Dust Devil by LL Cooper
Larry Cooper has the sage Texas drawl of a wise statesmen. He is one of those recent musicians who are content not too wander too far from home; in his case, that appears to be from Austin to Houston. So, I enjoy his live work only in posted videos on the net.
He writes songs so near-perfect, they almost feel sculpted. But even when the themes are serious, there is still a sense of amusement to make them a blast to play and listen to again and again. I appreciate the earnestness of his songs because they always have an impact. They are always about something of emotional, ethical, or social worth. The musical accompaniment is as finely tuned as the songwriting. In no way minimal, but he does a lot with sometimes limited resources.
Thanks to the bartender for letting me borrow this guitar Thank you for listening and for all the tips in the jar
You know, there must be a decent song in there somewhere
The college boys shooting eight ball in the back don't care
That my Gibson's in the pawn shop and it's probably staying over there
Home Now by Gerald Dowd
Of all my recent musical finds, there isn't a one I'm higher on than Gerald Dowd. Anonymously, to me at least, he built his reputation in the Midwest as a drummer for several bands and session work. His first full length CD proves he's as skilled with his rhymes and melodies as he is with beats and tempos. His heartfelt lyrics are layered over playful melodies without being frivolous or losing the purpose of the song.

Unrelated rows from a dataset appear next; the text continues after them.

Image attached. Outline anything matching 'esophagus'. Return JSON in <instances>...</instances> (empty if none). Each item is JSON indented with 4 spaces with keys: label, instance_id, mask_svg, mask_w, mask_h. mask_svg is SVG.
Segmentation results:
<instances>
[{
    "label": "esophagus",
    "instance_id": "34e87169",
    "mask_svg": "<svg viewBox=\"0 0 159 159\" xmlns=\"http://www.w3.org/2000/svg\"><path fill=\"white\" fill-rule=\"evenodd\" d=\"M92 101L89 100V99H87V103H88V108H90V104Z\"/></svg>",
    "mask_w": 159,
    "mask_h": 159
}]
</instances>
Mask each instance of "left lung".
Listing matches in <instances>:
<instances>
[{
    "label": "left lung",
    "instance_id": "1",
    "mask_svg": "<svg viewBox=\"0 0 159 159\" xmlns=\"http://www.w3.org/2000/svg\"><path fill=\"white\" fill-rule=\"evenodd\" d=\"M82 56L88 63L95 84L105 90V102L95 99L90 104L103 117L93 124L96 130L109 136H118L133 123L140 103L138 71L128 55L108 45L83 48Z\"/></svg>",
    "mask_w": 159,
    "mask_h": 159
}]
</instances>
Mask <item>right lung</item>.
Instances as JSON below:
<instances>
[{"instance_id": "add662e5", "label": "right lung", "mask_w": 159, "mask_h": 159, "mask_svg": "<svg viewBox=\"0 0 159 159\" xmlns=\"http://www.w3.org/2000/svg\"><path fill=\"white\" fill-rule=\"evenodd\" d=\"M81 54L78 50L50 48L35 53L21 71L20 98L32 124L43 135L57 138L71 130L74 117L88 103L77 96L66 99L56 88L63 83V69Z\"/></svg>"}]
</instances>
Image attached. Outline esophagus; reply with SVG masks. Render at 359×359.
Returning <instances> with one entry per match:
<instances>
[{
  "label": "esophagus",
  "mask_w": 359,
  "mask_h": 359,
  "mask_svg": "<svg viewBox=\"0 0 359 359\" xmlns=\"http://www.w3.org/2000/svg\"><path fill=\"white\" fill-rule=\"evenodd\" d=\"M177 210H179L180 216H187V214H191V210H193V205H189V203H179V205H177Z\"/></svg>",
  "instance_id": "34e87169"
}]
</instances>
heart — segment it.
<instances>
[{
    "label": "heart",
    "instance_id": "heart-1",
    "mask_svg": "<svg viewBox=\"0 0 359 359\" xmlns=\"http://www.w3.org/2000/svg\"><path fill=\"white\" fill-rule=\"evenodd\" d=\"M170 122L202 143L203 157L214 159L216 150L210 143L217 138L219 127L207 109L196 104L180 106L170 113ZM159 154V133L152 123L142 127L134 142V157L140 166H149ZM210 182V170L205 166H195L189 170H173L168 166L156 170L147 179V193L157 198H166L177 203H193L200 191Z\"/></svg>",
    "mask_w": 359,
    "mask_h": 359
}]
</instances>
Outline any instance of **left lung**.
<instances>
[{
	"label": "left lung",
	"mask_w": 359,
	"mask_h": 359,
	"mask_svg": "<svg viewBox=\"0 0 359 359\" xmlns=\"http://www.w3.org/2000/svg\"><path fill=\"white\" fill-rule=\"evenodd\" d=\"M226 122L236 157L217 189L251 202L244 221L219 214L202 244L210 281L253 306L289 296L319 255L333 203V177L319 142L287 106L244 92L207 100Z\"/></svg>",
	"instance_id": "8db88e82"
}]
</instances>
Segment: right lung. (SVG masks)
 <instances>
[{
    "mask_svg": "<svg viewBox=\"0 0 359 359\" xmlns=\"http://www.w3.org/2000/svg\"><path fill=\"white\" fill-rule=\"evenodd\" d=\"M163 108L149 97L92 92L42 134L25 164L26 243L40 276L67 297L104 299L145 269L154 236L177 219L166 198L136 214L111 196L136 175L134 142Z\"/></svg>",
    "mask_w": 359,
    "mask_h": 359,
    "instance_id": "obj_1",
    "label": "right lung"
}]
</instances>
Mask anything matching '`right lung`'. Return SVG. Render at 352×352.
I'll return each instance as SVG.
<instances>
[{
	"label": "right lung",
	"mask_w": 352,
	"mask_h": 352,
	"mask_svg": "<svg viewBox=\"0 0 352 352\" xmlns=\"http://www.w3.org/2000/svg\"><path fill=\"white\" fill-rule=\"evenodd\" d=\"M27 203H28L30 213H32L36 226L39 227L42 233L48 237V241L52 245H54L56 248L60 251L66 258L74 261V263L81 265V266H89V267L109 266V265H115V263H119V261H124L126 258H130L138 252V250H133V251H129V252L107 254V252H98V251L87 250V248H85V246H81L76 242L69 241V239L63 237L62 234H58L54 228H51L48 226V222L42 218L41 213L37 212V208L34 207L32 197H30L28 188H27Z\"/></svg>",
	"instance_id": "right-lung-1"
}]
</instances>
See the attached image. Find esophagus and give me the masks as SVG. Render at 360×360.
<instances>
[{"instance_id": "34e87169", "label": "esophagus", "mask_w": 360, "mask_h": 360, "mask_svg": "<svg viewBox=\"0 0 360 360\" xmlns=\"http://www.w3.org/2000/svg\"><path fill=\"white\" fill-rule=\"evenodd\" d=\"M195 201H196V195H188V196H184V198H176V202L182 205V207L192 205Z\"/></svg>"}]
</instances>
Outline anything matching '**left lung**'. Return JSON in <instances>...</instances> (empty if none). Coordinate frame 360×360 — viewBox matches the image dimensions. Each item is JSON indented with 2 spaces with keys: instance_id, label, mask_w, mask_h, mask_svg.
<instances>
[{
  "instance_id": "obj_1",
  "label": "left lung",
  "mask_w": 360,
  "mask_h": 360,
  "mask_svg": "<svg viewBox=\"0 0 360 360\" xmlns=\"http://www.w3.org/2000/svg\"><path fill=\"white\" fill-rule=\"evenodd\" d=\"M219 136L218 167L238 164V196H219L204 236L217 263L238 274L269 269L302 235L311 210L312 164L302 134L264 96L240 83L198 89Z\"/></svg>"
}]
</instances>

The main thing is that whenever he finishes a song, my first reaction is always, "do another one."
Hit the deck, throw yourself down on me I'm a live grenade Take my word this won't be no rose parade
Happy homes fall apart
Those once loved, get kicked and shoved
Talking about a brand new start
While trembling hands touch bathrobe strands
It's getting so hard to find
Simple things to ease your worried mind
We're either too far along or far behind
Go on, leave your shoes by the door
I never wanted to see anyone more
Let me be the first to welcome you home
Rich in Love by Colin Linden
Colin Linden is yet another Canadian who plays Americana music better than, in my humble opinion, the majority of Americans in the genre. (I say another because I've commented before about Daniel Romano, Rob Lutes, Justin Rutledge, Serena Ryder, and Catherine MacLellan not to mention Lightfoot, Cockburn, and Neil Young.) He's also another top flight practitioner of the music I profess to cover who has remained totally obscure from me and others with whom I share likes and dislikes. No longer.
Legend has it that Linden learned at the knee of Howlin' Wolf, almost literally having met the blues legend when he was 11 years old. He used that early entre to develop a mastery of several styles guitar-playing. He's a slide virtuoso and a jack-of-all finger picking. His resumes includes touring with other legendary artist such as Bruce Cockburn, Bob Dylan, and David Wilcox among others and formed the super trio Blackie and Rodeo Kings with Stephen Fearing and Tom Wilson. Since 2012, he has been the musical director for the TV series, "Nashville." He's won about every Canadian music accolade from Junos to SOCAN Songwriting Awards.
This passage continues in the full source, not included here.